I pressed my warm bagel with the palm of my hand. “That thought has crossed my mind.”
“So then, give it up. Seriously, you did your best. But you can’t force yourself on people.”
I dragged my fingers through my hair with an exaggerated sigh. He was right. If I continued showing up there, someone would probably report me. I’d tried. I’d gone above and beyond. I was done. It was time to move on. Maybe this was God’s will and His way of inspiring a fresh start.
My mood still low, I hardly had the desire to get out of bed the past several mornings. If it weren’t for my job, I’d probably have slept all day. I hauled myself out and trudged to the kitchen. I couldn’t go on much longer like this. I needed to force myself back on my life plan.
I yanked the fridge door open and faced bare shelves. I slammed it shut and groaned. I’d have to make a trip to the grocery store after work no matter how late or how tired I felt. Kevin had classes all day at the gym and would appreciate the gesture.
I lifted a jar of powdered creamer from the cabinet and scooped some into a cup. Better than nothing, I guess. My phone buzzed on the counter as I filled my cup with coffee. Taking a sip, I reached for it.
The soft voice made my heart leap. A mix of fear and joy and anticipation collided within me, and I took a deep breath to help keep it together.
“Ivan?” she asked.
Closing my eyes, I ran my fingers over my scar. “Isaac.”
“Oh, right. Sorry. Hey, Isaac. Listen, this is Rebecca. From a while ago? We met at Leary’s Bar. We . . . well we, y’know—”
“Yes, Rebecca,” I interrupted her, not sure if I was saving her from saying the words or myself from hearing them. “I totally remember you. Of course. I’ve actually been trying to see you again.” Maybe I should have tried again to catch her at home or left more than that first note. I just didn’t want her to think I was stalking.
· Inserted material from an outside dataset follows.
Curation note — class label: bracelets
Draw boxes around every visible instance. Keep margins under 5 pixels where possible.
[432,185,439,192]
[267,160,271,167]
“Great.” She sighed. “I’m so glad you remember me.”
“Absolutely.” How could I not? “So do you want to get together or something? Is that . . . is that why you’re calling?” I gritted my teeth to stop myself from babbling on like a fool.
“No, yeah . . . actually, yes, I want to see you . . . I . . .” She paused briefly. “I want to see you. I need to see you. Can I see you?”
Whoa! She sounded almost desperate. “Sure.”
“Tonight?” It was Friday. Definitely a good night for a date. And I have the chance to make it right.
We arranged to meet at a local coffee shop. I’d have liked to take her to dinner, but she insisted on just coffee. Maybe she wanted to avoid what happened before. Regardless, I hovered through my day, trying to focus on designs, but always, my mind was on her and the impending date. And when I walked in and saw her sitting in a booth by the window, looking at her phone, a gush of joy filled my chest. This could work, right, Lord?
Dressed in jeans and a peach-colored sweater, her hair loose down her back, Rebecca gazed up. She watched me walk toward the table, her green eyes sparkling, and then she smiled. Yes! This can totally work.